Change every "camera" in the records to "observer" and give them again with nothing else altered. Leave the pictures out of your answer.

◆ Dataset records:
◇ ◇ ◇ ◇

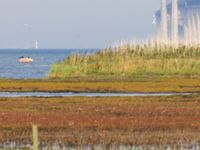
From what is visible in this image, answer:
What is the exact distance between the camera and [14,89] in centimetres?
5256

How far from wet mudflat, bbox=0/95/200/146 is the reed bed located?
27.6 m

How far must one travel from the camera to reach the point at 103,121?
29.6m

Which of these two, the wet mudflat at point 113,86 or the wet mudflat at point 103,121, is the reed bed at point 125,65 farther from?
the wet mudflat at point 103,121

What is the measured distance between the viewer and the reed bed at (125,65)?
225 feet

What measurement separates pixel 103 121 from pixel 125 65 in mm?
39415

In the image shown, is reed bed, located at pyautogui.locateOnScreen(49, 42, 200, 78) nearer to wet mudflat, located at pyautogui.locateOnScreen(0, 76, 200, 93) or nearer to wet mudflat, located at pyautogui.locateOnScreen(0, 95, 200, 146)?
wet mudflat, located at pyautogui.locateOnScreen(0, 76, 200, 93)

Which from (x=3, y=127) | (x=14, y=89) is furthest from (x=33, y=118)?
(x=14, y=89)

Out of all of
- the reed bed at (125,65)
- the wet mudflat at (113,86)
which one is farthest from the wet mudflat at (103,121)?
the reed bed at (125,65)

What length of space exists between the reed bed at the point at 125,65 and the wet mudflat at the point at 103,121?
27646mm

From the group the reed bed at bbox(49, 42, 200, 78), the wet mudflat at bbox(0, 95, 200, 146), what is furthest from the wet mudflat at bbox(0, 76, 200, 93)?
the wet mudflat at bbox(0, 95, 200, 146)

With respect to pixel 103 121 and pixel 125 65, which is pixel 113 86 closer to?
pixel 125 65

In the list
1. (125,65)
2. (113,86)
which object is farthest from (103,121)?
(125,65)

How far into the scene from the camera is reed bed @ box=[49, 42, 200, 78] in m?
68.6

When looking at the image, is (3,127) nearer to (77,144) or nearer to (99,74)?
(77,144)
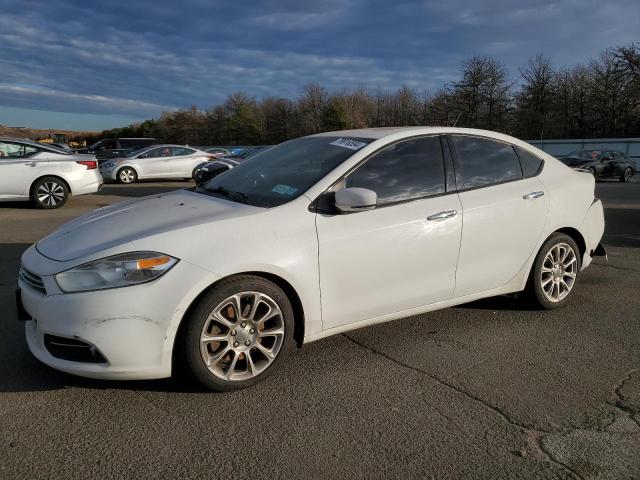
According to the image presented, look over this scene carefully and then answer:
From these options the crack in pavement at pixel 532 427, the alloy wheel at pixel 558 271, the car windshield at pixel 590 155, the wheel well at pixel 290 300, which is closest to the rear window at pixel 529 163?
the alloy wheel at pixel 558 271

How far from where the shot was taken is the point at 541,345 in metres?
3.94

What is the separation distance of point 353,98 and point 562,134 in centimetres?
2260

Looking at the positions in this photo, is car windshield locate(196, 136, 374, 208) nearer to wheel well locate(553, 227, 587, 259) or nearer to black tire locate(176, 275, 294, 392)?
black tire locate(176, 275, 294, 392)

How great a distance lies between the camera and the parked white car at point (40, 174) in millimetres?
11102

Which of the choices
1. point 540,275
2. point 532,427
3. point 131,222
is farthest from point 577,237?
point 131,222

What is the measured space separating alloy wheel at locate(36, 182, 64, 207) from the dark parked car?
800 inches

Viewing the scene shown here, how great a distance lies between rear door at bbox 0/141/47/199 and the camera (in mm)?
11047

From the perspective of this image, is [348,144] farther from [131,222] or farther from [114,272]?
[114,272]

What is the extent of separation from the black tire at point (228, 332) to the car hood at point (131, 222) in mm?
452

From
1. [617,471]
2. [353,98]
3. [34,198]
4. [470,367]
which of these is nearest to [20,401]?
[470,367]

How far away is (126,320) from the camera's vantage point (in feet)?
9.36

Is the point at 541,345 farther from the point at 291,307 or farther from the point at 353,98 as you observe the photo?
the point at 353,98

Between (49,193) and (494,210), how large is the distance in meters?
10.4

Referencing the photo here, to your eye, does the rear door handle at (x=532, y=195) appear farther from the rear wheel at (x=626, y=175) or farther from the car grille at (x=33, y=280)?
the rear wheel at (x=626, y=175)
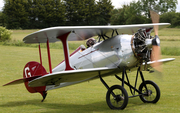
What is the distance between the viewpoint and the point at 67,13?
308 ft

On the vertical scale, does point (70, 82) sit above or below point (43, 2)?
below

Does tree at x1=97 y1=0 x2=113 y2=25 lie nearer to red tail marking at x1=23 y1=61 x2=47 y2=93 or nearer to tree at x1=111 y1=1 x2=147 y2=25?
tree at x1=111 y1=1 x2=147 y2=25

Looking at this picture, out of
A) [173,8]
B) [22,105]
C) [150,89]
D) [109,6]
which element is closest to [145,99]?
[150,89]

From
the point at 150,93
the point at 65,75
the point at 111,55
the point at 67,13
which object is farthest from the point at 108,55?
the point at 67,13

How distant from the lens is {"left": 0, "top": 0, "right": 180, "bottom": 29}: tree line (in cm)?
8362

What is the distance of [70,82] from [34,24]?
8067 cm

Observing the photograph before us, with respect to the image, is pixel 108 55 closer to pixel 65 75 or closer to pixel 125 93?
pixel 125 93

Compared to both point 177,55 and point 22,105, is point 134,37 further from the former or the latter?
point 177,55

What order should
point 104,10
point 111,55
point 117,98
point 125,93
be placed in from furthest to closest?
point 104,10, point 111,55, point 117,98, point 125,93

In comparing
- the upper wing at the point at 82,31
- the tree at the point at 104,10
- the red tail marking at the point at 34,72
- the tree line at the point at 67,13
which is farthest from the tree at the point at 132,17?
the upper wing at the point at 82,31

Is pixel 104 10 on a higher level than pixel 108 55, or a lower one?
higher

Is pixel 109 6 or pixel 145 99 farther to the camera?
pixel 109 6

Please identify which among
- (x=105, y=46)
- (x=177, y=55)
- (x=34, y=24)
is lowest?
(x=177, y=55)

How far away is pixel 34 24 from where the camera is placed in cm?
8600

◇ ◇ ◇ ◇

◆ Result for this exercise:
From what is visible in this image, answer:
What is the exact distance between the observer and [14,89] in centimetres?
5256

How far from wet mudflat, bbox=0/95/200/146 is the reed bed located?
27.6 m

How far must one travel from the observer to reach the point at 103,121?
29.6m

Which of these two, the wet mudflat at point 113,86 or the wet mudflat at point 103,121, is the reed bed at point 125,65 farther from?
the wet mudflat at point 103,121

What is the measured distance between the viewer and the reed bed at (125,65)?
225 feet

What measurement separates pixel 103 121 from pixel 125 65 in mm?
39415

In the image shown, is reed bed, located at pyautogui.locateOnScreen(49, 42, 200, 78) nearer to wet mudflat, located at pyautogui.locateOnScreen(0, 76, 200, 93) or nearer to wet mudflat, located at pyautogui.locateOnScreen(0, 95, 200, 146)?
wet mudflat, located at pyautogui.locateOnScreen(0, 76, 200, 93)

Which from (x=3, y=127) | (x=14, y=89) is furthest from (x=33, y=118)?
(x=14, y=89)

Out of all of
- the reed bed at (125,65)
- the wet mudflat at (113,86)
which one is farthest from the wet mudflat at (103,121)?
the reed bed at (125,65)

What length of space exists between the reed bed at the point at 125,65 and the wet mudflat at the point at 103,121?
27646mm

From the group the reed bed at bbox(49, 42, 200, 78), the wet mudflat at bbox(0, 95, 200, 146), what is furthest from the wet mudflat at bbox(0, 76, 200, 93)?
the wet mudflat at bbox(0, 95, 200, 146)

With respect to pixel 103 121 and pixel 125 65, which is pixel 113 86 closer to?
pixel 125 65

In the list
1. (125,65)
2. (113,86)
which object is farthest from (103,121)?
(125,65)

How far into the scene from the observer is reed bed @ box=[49, 42, 200, 78] in m?
68.6

When looking at the image, is (3,127) nearer to (77,144) or nearer to (99,74)?
(77,144)
According to the image presented, look over this scene carefully and then answer:
From these options the crack in pavement at pixel 532 427, the alloy wheel at pixel 558 271, the car windshield at pixel 590 155, the wheel well at pixel 290 300, which is closest to the rear window at pixel 529 163?
the alloy wheel at pixel 558 271

How far from where the shot was taken is the point at 541,345 in metres?
3.94

What is the separation distance of point 353,98 and point 562,134 in centimetres?
2260

Looking at the positions in this photo, is car windshield locate(196, 136, 374, 208) nearer to wheel well locate(553, 227, 587, 259) or nearer to black tire locate(176, 275, 294, 392)?
black tire locate(176, 275, 294, 392)

How great a distance lies between the observer and the parked white car at point (40, 174) in millimetres?
11102

Which of the choices
1. point 540,275
2. point 532,427
3. point 131,222
is farthest from point 577,237?
point 131,222

What is the measured space separating alloy wheel at locate(36, 182, 64, 207) from the dark parked car?
800 inches

Viewing the scene shown here, how great a distance lies between rear door at bbox 0/141/47/199 and the observer (in mm)?
11047

From the perspective of this image, is [348,144] farther from [131,222] or farther from [114,272]?
[114,272]

What is the extent of separation from the black tire at point (228, 332) to the car hood at point (131, 222) in mm?
452

From
1. [617,471]
2. [353,98]
3. [34,198]
4. [470,367]
which of these is nearest to [20,401]?
[470,367]

How far away is (126,320) from the observer's vantage point (in feet)?
9.36

Is the point at 541,345 farther from the point at 291,307 or farther from the point at 353,98 as you observe the photo?
the point at 353,98

Between (49,193) and (494,210), how large is the distance in meters?
10.4

Referencing the photo here, to your eye, does the rear door handle at (x=532, y=195) appear farther from the rear wheel at (x=626, y=175) or farther from the car grille at (x=33, y=280)?
the rear wheel at (x=626, y=175)
What is the distance between the viewpoint and the point at 67,13?
308 ft

On the vertical scale, does point (70, 82) sit above or below point (43, 2)?
below

Does tree at x1=97 y1=0 x2=113 y2=25 lie nearer to red tail marking at x1=23 y1=61 x2=47 y2=93 or nearer to tree at x1=111 y1=1 x2=147 y2=25?
tree at x1=111 y1=1 x2=147 y2=25

Looking at this picture, out of
A) [173,8]
B) [22,105]
C) [150,89]
D) [109,6]
which element is closest to [145,99]?
[150,89]

From
the point at 150,93
the point at 65,75
the point at 111,55
the point at 67,13
which object is farthest from the point at 108,55?
the point at 67,13

How distant from the lens is {"left": 0, "top": 0, "right": 180, "bottom": 29}: tree line (in cm)?
8362

What is the distance of [70,82] from [34,24]?
8067 cm

Observing the photograph before us, with respect to the image, is pixel 108 55 closer to pixel 65 75 or closer to pixel 125 93?
pixel 125 93

Compared to both point 177,55 and point 22,105, is point 134,37 further from the former or the latter?
point 177,55

What order should
point 104,10
point 111,55
point 117,98
point 125,93
be placed in from furthest to closest?
point 104,10, point 111,55, point 117,98, point 125,93

In comparing
- the upper wing at the point at 82,31
- the tree at the point at 104,10
- the red tail marking at the point at 34,72
- the tree line at the point at 67,13
which is farthest from the tree at the point at 132,17?
the upper wing at the point at 82,31

Is pixel 104 10 on a higher level than pixel 108 55, or a lower one?
higher

Is pixel 109 6 or pixel 145 99 farther to the observer?
pixel 109 6

Please identify which among
- (x=105, y=46)
- (x=177, y=55)
- (x=34, y=24)
is lowest?
(x=177, y=55)

How far away is pixel 34 24 from where the observer is placed in cm?
8600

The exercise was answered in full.